After several hundred vertical feet of somewhat graceless scree scrambling, I reach the base of the cliffs. I edge around, left of the shallow cave and soon find a long stick leaning up against the rocks, divining the class-3/4 crack to the top. It certainly looks like vertical, hand over hand climbing, but not so risky as to require ropes. Of course, in mountaineering, risk is highly relative and should I fall, the sheer drop of geology is destiny.
I turn my back on vertigo, keep my eyes on the rock and swing my way up. A few minutes later I am standing on the razor’s edge. No more than twenty steps separate the plunging cliffs on either side of the summit, where the world drops away to the north and south.

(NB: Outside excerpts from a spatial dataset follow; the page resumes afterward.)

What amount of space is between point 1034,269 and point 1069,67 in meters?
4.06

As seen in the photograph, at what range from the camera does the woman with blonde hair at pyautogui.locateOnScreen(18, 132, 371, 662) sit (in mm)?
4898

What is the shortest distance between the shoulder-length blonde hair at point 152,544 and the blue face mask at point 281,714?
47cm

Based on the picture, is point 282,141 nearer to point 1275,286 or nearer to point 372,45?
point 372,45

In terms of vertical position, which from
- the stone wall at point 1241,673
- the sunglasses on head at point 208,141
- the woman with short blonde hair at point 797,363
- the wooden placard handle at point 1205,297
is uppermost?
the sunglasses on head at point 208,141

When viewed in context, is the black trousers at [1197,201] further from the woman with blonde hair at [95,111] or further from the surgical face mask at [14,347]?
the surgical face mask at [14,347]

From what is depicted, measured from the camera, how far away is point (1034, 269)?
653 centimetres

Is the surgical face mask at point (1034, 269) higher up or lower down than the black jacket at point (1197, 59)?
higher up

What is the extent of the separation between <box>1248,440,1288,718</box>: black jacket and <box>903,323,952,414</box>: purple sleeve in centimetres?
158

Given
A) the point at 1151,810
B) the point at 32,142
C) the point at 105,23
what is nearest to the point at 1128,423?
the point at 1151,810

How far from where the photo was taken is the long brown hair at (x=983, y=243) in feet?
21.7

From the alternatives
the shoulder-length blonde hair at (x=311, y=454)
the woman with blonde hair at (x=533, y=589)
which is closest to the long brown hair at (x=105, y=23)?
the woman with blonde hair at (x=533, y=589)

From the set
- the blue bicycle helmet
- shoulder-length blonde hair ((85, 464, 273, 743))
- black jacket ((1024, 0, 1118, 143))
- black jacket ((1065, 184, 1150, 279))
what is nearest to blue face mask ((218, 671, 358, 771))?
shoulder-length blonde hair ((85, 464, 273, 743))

I sit on the northern edge, beneath the blue sky, overlooking Abiquiu Lake and beyond, to where the Jurassic red beds of Ghost Ranch give way to yellowed high plains of northern New Mexico and finally, to the white-capped Rockies of southern Colorado. The Sangre de Cristo range sweeps to the east. Fifty miles away I can see 13,161-foot Wheeler Peak, the crown of New Mexico. Sitting there, I put Wheeler on the list for another day.
George Mallory famously said he was drawn to climb Everest, “Because it’s there.” My mantra in the mountains is “because I can.” For me, there’s nothing more fulfilling than looking up at a big mountain, declaring my intention to reach the top and then getting myself up there. The Pedernal remains my favorite mountain because it was the first peak I sized up from a distance, declared “I’m going to climb that”, and then did. The day I climbed the Pedernal, my 27th birthday, was one of the most satisfying days of my life.